SUPPLIED PASSAGE
● ● ● ● ●
DERRELL SYRIA: I used to play my grandfather's 78s all the time. And I got into the old marches and the Finnish schottisches. And I don't know when I realized that these two rhythms were running parallel. But I started experimenting. And I came up with the first song that I ever wrote that was like a Finnish reggae tune was "Come-a Take-a Sauna." And from that moment on, we were hooked as far as blending these two styles together.
[CONGA SE MENNE, "COME-A TAKE-A SAUNA"]
(SINGING) So come-a, come-a, come-a, come-a, come-a take a sauna with me
We get the steam go
And jump in the snow
It would be much neater if I beat you with a cedar bow
It makes the blood flow
Yeah, yeah, don't you know
CATHERINE WINTER: Saunas find their way into a lot of Conga Se Menne songs. So do hunting and fishing and other aspects of life on Michigan's Upper Peninsula, or UP, the little strip of Michigan attached to Wisconsin and nearly surrounded by lakes Superior, Huron, and Michigan. The UP is a remote place of beautiful forests, fishing resorts, grim little towns, and bitter winters. Percussionist Les Ross says the band decided to turn tropical partly because of the UP's weather.
LES ROSS: The past two years in a row, we've set records for the most snowfall one year on top of the other. And a few years prior to that, we set a record for the coldest winter on record. So you need to do something to keep warm. We take a lot of saunas and things like that. But that only goes so far. So music helps, especially Caribbean and Latin style stuff where the music comes from where palm trees grow.
● ● ● ● ●
INFORMATION PROVIDED
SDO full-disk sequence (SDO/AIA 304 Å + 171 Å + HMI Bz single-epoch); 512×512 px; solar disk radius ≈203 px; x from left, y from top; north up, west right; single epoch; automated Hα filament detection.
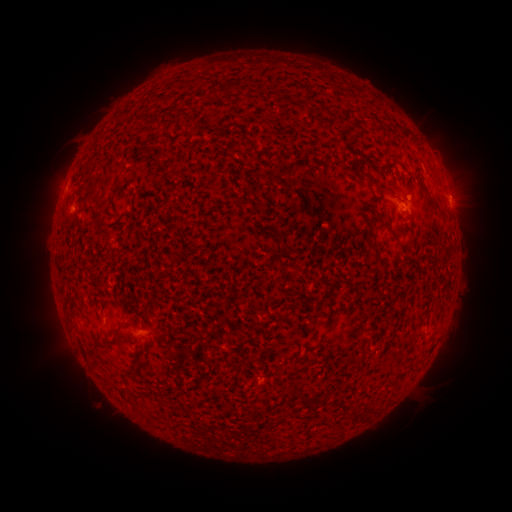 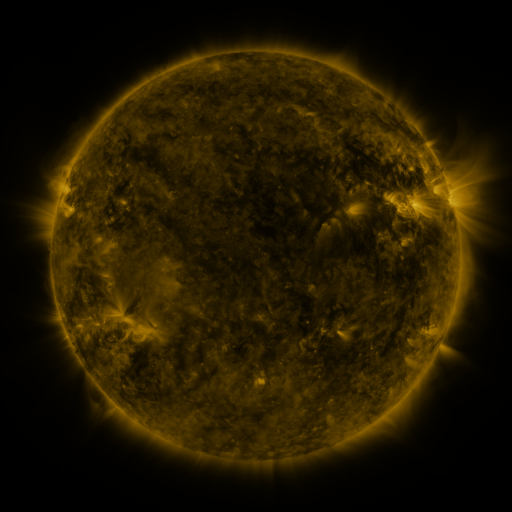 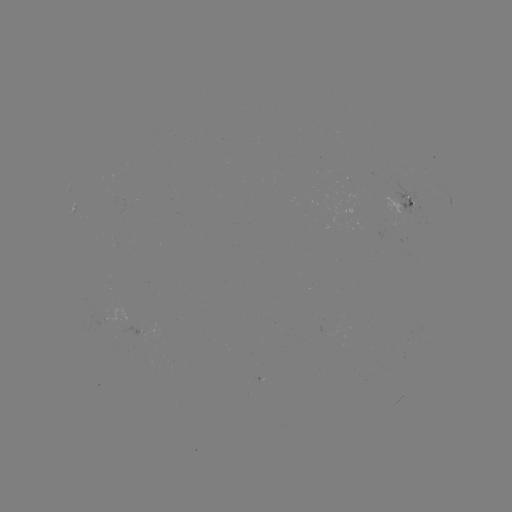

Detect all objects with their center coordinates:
● ● ● ● ●
Pick up the Conga Se Menne transcript after the last line of Les Ross's remarks and keep it going in the same interview style.

RESPONSE TO THIS TASK
CATHERINE WINTER: Ross says the band is also trying to keep Finnish heritage alive. They play some traditional schottisches and polkas with a little bongo in the background. Sometimes Derrell Syria's mother sits in on fiddle, and Les Ross's father, Les Ross, Sr., plays harmonica. The older Ross brought the house down at a recent gig in Ironwood, Michigan, where he stood between two plastic palm trees wearing a blue ball cap and played the "Sakkijarven Polka."
[MUSIC PLAYING]
Les Ross, Sr., has spent his whole life on the UP. He says he learned to play traditional Finnish tunes when he was a little boy.
LES ROSS SR: Both my grandfathers used to bring me harmonicas. They were competing. I'll get you a better one. I'll get you a better one. So I must have been maybe four or five when I first started.
CATHERINE WINTER: Ross says he didn't get interested in reggae music until his son started playing it. But now he likes the blend of Finnish and reggae styles.
LES ROSS SR: For one thing, the Finnish schottische is a comparable beat. It's not quite as a reggae style, but it's close to it.
CATHERINE WINTER: Members of the band say they've seen older people dancing the schottische to their reggae songs. Les Ross, Jr., says it's fun to see the broad range of ages in crowds that come to see Conga Se Menne in concert halls and at festivals.
LESS ROSS, JR: We'll do some soka or calypso type styles. And some of the older folks in particular, what they'll end up doing like a polka to this type of music. But their hips are swaying a little bit more.
(SINGING) Pocket full of crawlers
Handful of leeches
Yes, I'm going fishing
It's my lucky day
Finnish reggae, that's just one of the forms of music we do. Our music has been coined as Northern Ireland rock, for example, or tropical sauna beat. So because all of it is in reggae, we borrow from some Jamaican type elements. But there are many other islands that we borrow the music from, too, including La Trinidad and Cuba. The beats and the rhythms are more tropical than anything else.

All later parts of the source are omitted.